ASSIGNED TASK: Nothing but the lines below between the line holding "1 Calcium Sulfite Spheres" and the line holding "Multi-direction rotating can", inclusive, should appear in the answer, each set down exactly.

——————

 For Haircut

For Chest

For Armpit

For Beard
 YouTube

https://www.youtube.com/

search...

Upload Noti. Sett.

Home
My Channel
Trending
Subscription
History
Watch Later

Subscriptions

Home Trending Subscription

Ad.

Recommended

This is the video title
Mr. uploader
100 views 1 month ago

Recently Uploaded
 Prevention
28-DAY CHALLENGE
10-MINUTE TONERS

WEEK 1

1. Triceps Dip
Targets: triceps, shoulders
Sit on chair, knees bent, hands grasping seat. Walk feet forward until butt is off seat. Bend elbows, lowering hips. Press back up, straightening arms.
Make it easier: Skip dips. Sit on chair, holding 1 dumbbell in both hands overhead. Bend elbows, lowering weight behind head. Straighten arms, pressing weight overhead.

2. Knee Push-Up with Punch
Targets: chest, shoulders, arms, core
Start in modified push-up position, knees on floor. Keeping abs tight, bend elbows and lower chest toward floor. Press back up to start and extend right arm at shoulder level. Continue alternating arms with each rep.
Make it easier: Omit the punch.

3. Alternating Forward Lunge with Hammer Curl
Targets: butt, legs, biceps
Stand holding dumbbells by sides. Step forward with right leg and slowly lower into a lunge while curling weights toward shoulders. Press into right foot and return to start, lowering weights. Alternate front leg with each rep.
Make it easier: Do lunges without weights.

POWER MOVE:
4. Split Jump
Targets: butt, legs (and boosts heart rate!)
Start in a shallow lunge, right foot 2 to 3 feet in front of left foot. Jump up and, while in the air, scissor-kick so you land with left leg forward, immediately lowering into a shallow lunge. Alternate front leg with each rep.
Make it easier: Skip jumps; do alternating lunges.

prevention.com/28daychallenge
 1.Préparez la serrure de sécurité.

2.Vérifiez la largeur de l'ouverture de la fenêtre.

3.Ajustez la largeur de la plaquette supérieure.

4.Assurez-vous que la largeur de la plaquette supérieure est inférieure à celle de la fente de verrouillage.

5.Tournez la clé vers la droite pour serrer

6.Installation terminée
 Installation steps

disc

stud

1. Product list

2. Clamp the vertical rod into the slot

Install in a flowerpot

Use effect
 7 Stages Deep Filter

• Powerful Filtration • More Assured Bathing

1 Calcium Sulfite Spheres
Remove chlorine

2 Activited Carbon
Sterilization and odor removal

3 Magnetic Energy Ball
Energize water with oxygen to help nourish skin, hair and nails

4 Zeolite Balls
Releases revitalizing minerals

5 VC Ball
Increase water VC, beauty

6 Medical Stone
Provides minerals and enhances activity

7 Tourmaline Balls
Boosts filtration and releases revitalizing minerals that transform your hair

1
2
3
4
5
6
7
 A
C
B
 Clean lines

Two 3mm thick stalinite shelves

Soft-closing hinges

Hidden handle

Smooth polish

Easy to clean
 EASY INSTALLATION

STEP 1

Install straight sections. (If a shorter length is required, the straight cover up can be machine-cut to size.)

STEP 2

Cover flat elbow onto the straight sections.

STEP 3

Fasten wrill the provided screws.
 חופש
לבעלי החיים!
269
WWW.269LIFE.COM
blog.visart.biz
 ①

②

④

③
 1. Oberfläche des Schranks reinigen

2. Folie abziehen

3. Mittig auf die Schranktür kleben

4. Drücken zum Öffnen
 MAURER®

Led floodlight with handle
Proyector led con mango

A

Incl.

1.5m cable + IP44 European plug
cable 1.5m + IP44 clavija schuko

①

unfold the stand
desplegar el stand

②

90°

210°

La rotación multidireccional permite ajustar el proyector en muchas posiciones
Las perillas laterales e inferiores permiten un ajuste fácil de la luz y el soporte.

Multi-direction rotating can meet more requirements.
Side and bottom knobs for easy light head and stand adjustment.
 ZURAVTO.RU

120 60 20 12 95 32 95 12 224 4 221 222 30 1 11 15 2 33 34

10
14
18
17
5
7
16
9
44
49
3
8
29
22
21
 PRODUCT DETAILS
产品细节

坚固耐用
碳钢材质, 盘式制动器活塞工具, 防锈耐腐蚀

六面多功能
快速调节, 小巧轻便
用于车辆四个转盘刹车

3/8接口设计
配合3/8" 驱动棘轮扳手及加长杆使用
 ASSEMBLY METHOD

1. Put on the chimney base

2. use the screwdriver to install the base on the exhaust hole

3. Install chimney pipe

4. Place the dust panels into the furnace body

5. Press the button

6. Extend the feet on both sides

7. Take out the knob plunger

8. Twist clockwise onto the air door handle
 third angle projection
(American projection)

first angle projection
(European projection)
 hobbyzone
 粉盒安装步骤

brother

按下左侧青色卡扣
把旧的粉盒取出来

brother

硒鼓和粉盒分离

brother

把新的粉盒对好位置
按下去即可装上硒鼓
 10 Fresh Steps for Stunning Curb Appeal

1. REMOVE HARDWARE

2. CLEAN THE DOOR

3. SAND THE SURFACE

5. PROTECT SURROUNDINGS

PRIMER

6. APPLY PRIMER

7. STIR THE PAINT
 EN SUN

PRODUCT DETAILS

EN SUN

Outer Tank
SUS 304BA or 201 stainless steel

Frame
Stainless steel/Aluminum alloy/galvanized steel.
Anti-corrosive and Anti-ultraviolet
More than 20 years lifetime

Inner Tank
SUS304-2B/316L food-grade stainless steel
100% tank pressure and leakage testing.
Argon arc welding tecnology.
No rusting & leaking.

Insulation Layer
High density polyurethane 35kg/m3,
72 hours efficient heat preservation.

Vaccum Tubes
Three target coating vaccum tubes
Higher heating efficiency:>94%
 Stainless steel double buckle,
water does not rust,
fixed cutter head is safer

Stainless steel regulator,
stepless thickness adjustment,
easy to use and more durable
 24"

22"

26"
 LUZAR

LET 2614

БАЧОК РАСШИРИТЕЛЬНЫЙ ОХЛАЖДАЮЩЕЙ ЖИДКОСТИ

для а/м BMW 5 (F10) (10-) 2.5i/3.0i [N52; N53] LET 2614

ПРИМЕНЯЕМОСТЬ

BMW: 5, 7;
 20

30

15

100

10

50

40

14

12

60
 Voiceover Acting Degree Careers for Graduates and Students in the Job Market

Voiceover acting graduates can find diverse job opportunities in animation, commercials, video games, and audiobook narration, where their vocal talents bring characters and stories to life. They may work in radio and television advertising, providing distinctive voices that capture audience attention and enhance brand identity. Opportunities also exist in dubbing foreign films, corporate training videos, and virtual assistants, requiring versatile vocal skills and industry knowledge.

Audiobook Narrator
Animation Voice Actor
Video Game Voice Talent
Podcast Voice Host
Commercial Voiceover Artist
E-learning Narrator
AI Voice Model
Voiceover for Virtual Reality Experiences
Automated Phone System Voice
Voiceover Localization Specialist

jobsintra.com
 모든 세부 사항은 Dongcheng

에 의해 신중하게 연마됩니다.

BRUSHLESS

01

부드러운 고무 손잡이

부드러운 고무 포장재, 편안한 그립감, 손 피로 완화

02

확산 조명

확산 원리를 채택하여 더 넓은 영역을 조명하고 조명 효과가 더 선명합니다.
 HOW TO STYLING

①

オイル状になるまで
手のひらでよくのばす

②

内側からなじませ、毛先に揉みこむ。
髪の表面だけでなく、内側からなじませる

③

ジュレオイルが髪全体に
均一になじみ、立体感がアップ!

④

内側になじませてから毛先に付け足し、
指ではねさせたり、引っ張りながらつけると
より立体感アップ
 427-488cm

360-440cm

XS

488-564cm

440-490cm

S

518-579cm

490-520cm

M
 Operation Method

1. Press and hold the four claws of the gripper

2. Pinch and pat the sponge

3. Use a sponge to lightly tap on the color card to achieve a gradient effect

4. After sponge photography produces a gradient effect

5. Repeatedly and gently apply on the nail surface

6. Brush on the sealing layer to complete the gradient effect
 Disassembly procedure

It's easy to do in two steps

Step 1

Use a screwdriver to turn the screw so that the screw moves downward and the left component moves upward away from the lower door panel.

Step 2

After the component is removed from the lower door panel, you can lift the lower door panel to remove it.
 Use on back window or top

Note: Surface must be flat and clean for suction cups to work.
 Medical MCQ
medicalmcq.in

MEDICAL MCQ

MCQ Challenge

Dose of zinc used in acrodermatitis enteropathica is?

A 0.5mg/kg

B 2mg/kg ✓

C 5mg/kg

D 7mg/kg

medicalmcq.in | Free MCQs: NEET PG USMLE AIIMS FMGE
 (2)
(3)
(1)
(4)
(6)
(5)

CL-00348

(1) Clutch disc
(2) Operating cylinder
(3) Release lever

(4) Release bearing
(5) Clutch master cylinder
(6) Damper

——————

OUTPUT BELOW:
1 Calcium Sulfite Spheres
Remove chlorine

2 Activited Carbon
Sterilization and odor removal

3 Magnetic Energy Ball
Energize water with oxygen to help nourish skin, hair and nails

4 Zeolite Balls
Releases revitalizing minerals

5 VC Ball
Increase water VC, beauty

6 Medical Stone
Provides minerals and enhances activity

7 Tourmaline Balls
Boosts filtration and releases revitalizing minerals that transform your hair

1
2
3
4
5
6
7
 A
C
B
 Clean lines

Two 3mm thick stalinite shelves

Soft-closing hinges

Hidden handle

Smooth polish

Easy to clean
 EASY INSTALLATION

STEP 1

Install straight sections. (If a shorter length is required, the straight cover up can be machine-cut to size.)

STEP 2

Cover flat elbow onto the straight sections.

STEP 3

Fasten wrill the provided screws.
 חופש
לבעלי החיים!
269
WWW.269LIFE.COM
blog.visart.biz
 ①

②

④

③
 1. Oberfläche des Schranks reinigen

2. Folie abziehen

3. Mittig auf die Schranktür kleben

4. Drücken zum Öffnen
 MAURER®

Led floodlight with handle
Proyector led con mango

A

Incl.

1.5m cable + IP44 European plug
cable 1.5m + IP44 clavija schuko

①

unfold the stand
desplegar el stand

②

90°

210°

La rotación multidireccional permite ajustar el proyector en muchas posiciones
Las perillas laterales e inferiores permiten un ajuste fácil de la luz y el soporte.

Multi-direction rotating can meet more requirements.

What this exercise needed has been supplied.